Neil Gorsuch, Clarence Thomas and Brett Kavanaugh have appeared eager to overturn Chevron deference. John Roberts and Samuel Alito have criticized the doctrine but haven’t suggested overruling it. Barrett has not weighed in on the issue. Unfortunately, Ketanji Brown Jackson has recused herself from the case since she participated in Loper Bright when she was a judge on the D.C. Circuit Court of Appeals.
Overruling Chevron deference would serve the right-wing agenda of “deconstruction of the administrative state.” Conservatives favor deregulation to protect corporate profits.
The court’s six-member supermajority recently took a significant step toward overruling Chevron when it invoked the “major questions doctrine” to strike down a proposal by the EPA to limit carbon emissions from power plants. The major questions doctrine allows five judges on the Supreme Court to rescind actions by federal agencies that involve “decisions of vast economic and political significance.”
It appears that Chevron deference is on its last legs. Former Supreme Court Associate Justice Stephen Breyer said that ending Chevron deference would be a “judicial power grab.”
If the court overrules the doctrine, right-wing federal judges can overturn decisions of federal agencies to regulate our food, water, health, safety, work and the environment. Unelected judges would trump agencies with special expertise that are appointed by the elected executive branch.
The Stakes of the 2023-2024 Supreme Court Term
These cases on voting rights, the powers of administrative agencies and the survival of the Consumer Financial Protection Bureau present only three examples of the matters the Supreme Court will rule on this term.

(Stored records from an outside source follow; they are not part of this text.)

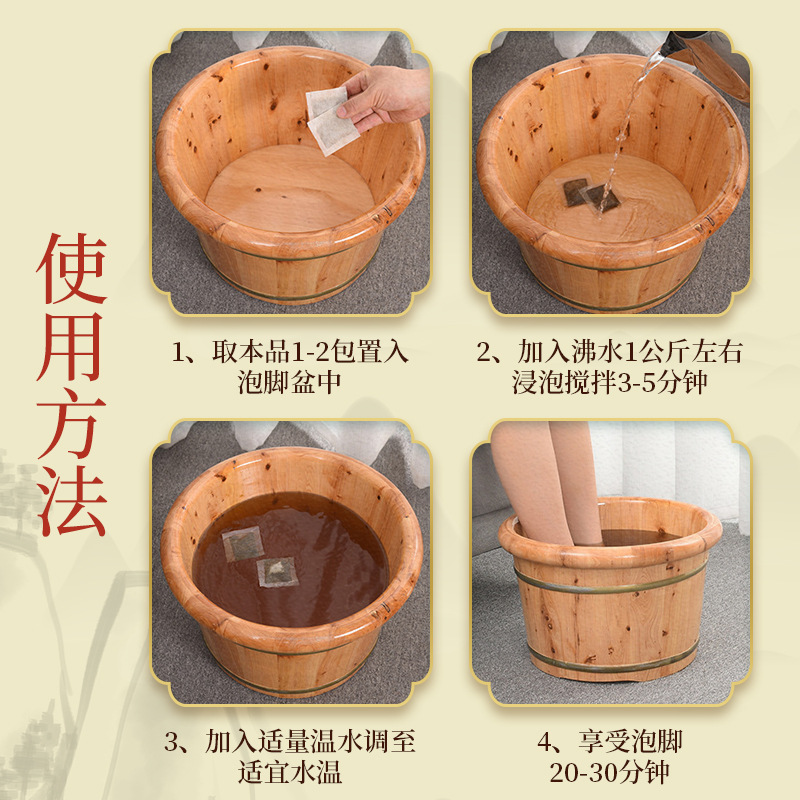 使用方法

1、取本品1-2包置入泡脚盆中

2、加入沸水1公斤左右浸泡搅拌3-5分钟

3、加入适量温水调至适宜水温

4、享受泡脚20-30分钟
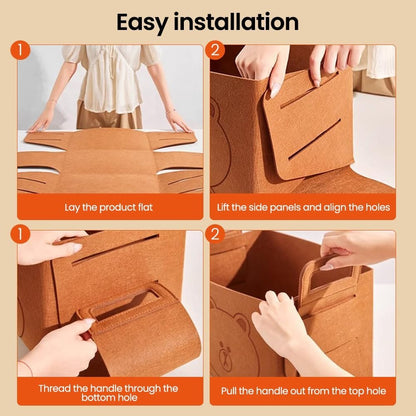 Easy installation

1

Lay the product flat

2

Lift the side panels and align the holes

1

Thread the handle through the bottom hole

2

Pull the handle out from the top hole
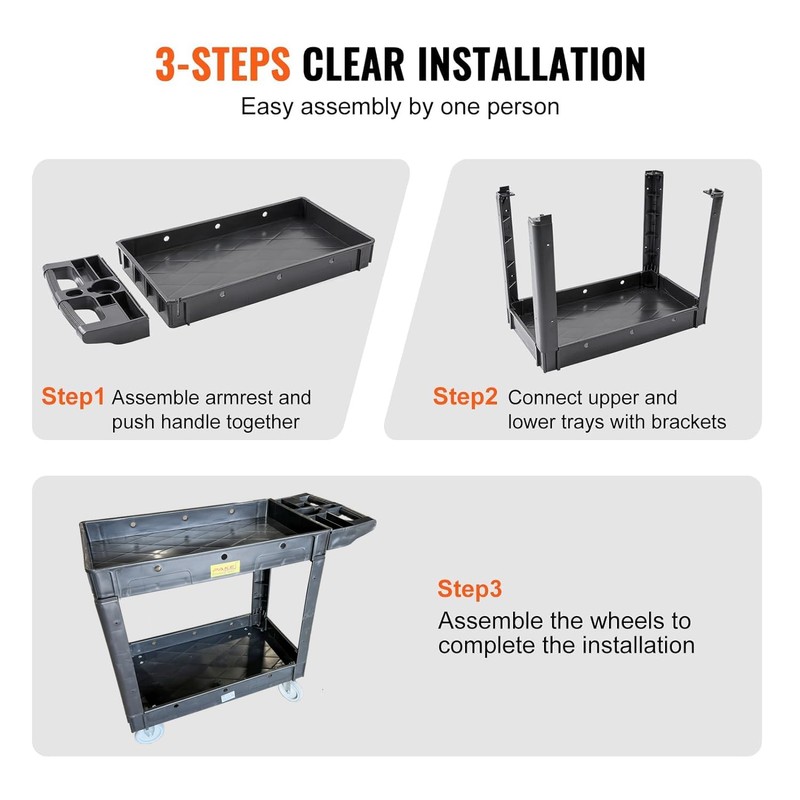 3-STEPS CLEAR INSTALLATION
Easy assembly by one person

Step1 Assemble armrest and push handle together

Step2 Connect upper and lower trays with brackets

Step3
Assemble the wheels to complete the installation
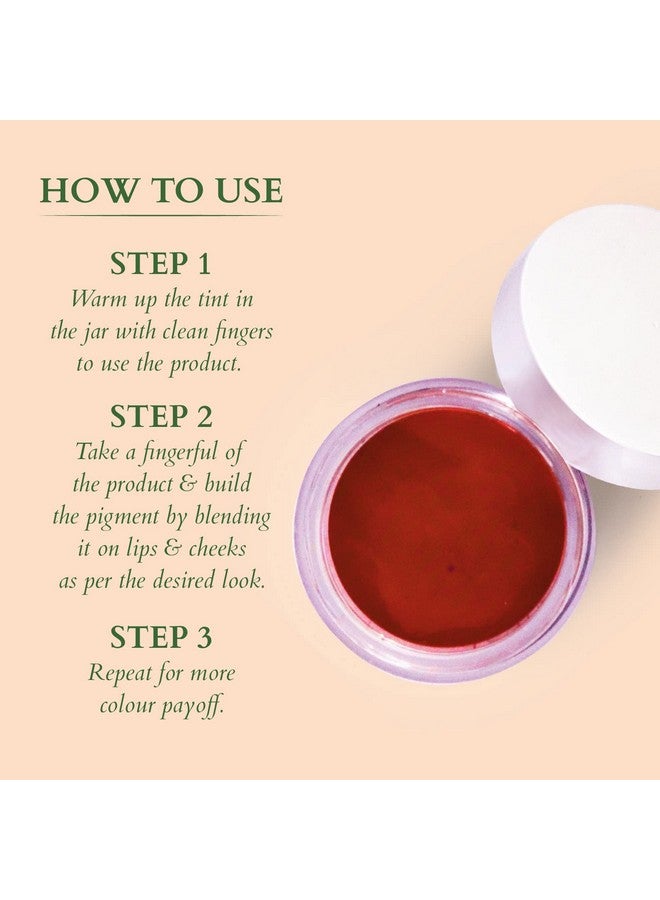 HOW TO USE

STEP 1
Warm up the tint in the jar with clean fingers to use the product.

STEP 2
Take a fingerful of the product & build the pigment by blending it on lips & cheeks as per the desired look.

STEP 3
Repeat for more colour payoff.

Although the legal issues involved in the cases may seem obscure and remote to many people, the court’s decisions will affect our lives in significant ways.
We have already seen the right-wing majority of the court decimate long-standing precedent, such as its ruling in Dobbs v. Jackson Women’s Health Organization that overruled Roe v. Wade. We can expect the court to handle other precedents, such as Chevron deference, in a similarly cavalier manner. This is not the time to bury our heads in the sand. We must carefully track what the court does this term — and act in response.